The term is interlocutory appeal, an appeal of a trial court’s ruling prior to judgement.

So suppose in the hypothetical that a trial court judge make a ruling to exclude evidence gathered from a Facebook profile without a warrant. At that point the prosecutor could request a recess in order to file an interlocutory appeal requesting the relevant appeals court overturn the trial court’s ruling excluding the evidence. And if the appeals court overturns the trial court’s ruling then they issue a decision which sends the matter back to the trial court with an order to admit the evidence at issue.
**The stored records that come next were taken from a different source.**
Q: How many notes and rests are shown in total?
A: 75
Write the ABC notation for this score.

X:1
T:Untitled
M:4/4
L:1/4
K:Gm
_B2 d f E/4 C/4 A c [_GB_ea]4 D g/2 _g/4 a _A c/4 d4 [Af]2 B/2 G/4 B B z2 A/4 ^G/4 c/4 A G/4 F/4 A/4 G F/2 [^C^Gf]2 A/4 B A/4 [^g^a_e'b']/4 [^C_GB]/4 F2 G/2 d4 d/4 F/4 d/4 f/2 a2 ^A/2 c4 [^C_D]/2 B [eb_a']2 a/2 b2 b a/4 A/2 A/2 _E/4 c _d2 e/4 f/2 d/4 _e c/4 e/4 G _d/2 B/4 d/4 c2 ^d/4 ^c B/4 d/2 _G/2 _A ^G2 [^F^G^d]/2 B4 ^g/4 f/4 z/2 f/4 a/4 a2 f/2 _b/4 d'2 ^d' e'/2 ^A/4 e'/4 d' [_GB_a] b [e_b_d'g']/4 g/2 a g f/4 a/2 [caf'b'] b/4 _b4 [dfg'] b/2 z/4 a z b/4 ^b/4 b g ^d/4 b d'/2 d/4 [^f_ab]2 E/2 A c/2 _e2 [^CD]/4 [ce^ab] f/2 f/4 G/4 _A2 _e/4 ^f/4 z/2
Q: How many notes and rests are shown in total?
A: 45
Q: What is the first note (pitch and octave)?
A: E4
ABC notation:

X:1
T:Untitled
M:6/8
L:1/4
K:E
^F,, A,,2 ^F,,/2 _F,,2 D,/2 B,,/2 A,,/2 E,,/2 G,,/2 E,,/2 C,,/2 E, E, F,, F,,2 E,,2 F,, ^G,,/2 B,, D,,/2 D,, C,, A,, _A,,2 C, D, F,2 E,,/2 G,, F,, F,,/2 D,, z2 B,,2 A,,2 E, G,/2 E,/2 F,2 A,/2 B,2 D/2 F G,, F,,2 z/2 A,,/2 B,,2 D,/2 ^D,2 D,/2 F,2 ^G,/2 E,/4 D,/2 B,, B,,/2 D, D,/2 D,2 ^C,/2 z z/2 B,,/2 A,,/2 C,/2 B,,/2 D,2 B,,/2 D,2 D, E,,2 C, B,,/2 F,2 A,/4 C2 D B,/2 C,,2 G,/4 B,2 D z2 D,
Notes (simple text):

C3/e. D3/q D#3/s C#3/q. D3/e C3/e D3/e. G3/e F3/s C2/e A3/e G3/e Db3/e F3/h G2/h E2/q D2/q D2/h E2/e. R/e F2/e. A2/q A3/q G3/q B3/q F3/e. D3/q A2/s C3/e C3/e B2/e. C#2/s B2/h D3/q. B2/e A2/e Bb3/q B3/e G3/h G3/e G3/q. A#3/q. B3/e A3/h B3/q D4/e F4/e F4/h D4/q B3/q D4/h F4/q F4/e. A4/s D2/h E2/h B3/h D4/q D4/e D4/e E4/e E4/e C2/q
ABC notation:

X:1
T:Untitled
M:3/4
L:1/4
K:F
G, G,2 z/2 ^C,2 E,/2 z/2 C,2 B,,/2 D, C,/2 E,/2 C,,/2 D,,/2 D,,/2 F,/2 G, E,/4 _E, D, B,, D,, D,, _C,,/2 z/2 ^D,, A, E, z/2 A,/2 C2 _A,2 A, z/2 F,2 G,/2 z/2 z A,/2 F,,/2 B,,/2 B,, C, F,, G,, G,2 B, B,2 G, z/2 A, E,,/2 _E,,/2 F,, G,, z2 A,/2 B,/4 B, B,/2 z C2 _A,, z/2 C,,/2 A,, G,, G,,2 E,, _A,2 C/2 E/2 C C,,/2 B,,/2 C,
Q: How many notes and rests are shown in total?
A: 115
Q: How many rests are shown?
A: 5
The defendant could appeal the appeal’s court’s ruling to the relevant state or US high court.

Generally the state high court* and the US Supreme Court are not required to hear an appeal and could let the appeals court or trial court’s ruling stand without hearing arguments.

And if the appeals court initially upholds the trial court’s exclusion of evidence the prosecutor could attempt to appeal that ruling to the relevant state high court or US Supreme Court.

  • The name of the highest court of appeal in a state court system is not uniformly called that state’s “Supreme Court”. In New York state The Supreme Court of the State of New York is a trial court, where most trials in cases of general jurisdictions would be held.

Obviously not a universal answer to the OP, but Brennan v HMA was a Scottish appeal that set/confirmed the precedent that intoxication could not ever be used as defence in a murder trial in Scotland.

It seems that the defence tried to prove insanity (a “special defence” in Scotland) and alternatively requested that the jury find the accused guilty of the lesser crime of culpable homicide. The original judge forbade the jury from each of these verdicts - I believe he did this in order to intentionally force an appeal and thereby get the higher court to forever banish these defences.